WORDS Amelia Brown
Architect Bryce Henderson of TAG Design sensitively modernised this 1930s two-bedroom art deco apartment, turning it into a comfortable home while preserving its heritage.
Bryce’s client was drawn to the apartment’s high ceilings, vast rooms, glimpses of the sea and original parquet floors. “The brief was for an open-plan easy-flow apartment for entertaining large numbers of guests around the dinner table,” says Bryce.
The art deco layout’s generous passageways led to a maze of separate rooms. To create space and flow, Bryce removed key walls and replaced them with I-beams to gain the passage space.
“In order to avoid the I-beams still ‘defining’ the spaces, we dropped the ceiling to just under the beams and instead used varying ceiling heights to delineate the new spaces. The dining room now caters for 10 people with a large, social kitchen island,” explains Bryce. “In opening up the walls and removing the pre-defined barriers, the kitchen tucked away in the back corner now becomes a light-filled, connected space with a surprise sea view when standing behind the hob.”
In the master bedroom, Bryce moved the en-suite, which had been retrofitted into the enclosed balcony causing the bedroom to be dark and disconnected from the sea view, to the back of the bedroom. A custom oak screen by Barq features louvres that allow light in while maintaining privacy. The bedroom now enjoys sea views and a lot more natural light.
“When it came to furnishing the space, the client requested a clean yet warm and accommodating space,” says Bryce. “I chose to keep the furniture palette neutral and bring out colours in artworks and decor elements. The statement piece in the dining room by artist Hugh Byrne creates a dramatic backdrop to the blackened oak dining table by Boston Woods and the server by Jacobs Collection. Two statement rugs by Mae Artisan Rugs ground the spaces while still allowing the restored herringbone parquet to catch the eye.” Throws by Krafthaus and velvet scatters by Asvati and Woven Green add a textural layer to the neutral furniture.

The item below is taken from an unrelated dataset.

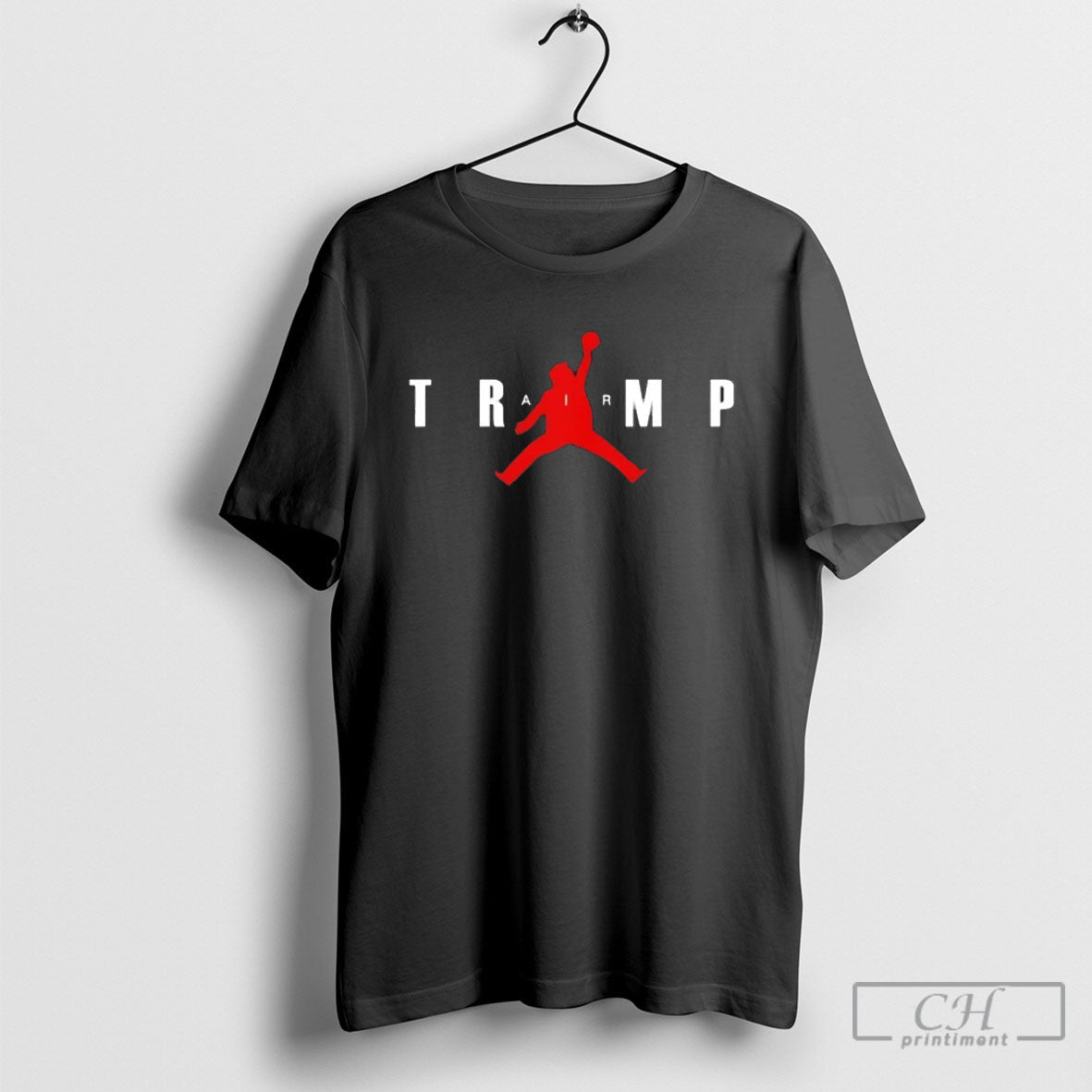 Official Trump Air Slam Dunk Sweater Unisex
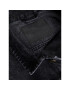 Jack&Jones Дънково яке Jean 12212802 Черен Regular Fit - Pepit.bg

“The transformation of the lounge, which now leads onto the balcony through 4 m stacking doors, brings the outside inside during summer and makes the space feel even bigger,” says Bryce. “The client was from out of town and visited the house irregularly. The biggest triumph was undoubtedly the moment they walked in and all the walls had been opened up and the previously single door onto the balcony was a large stacking door expanding the sea vistas.”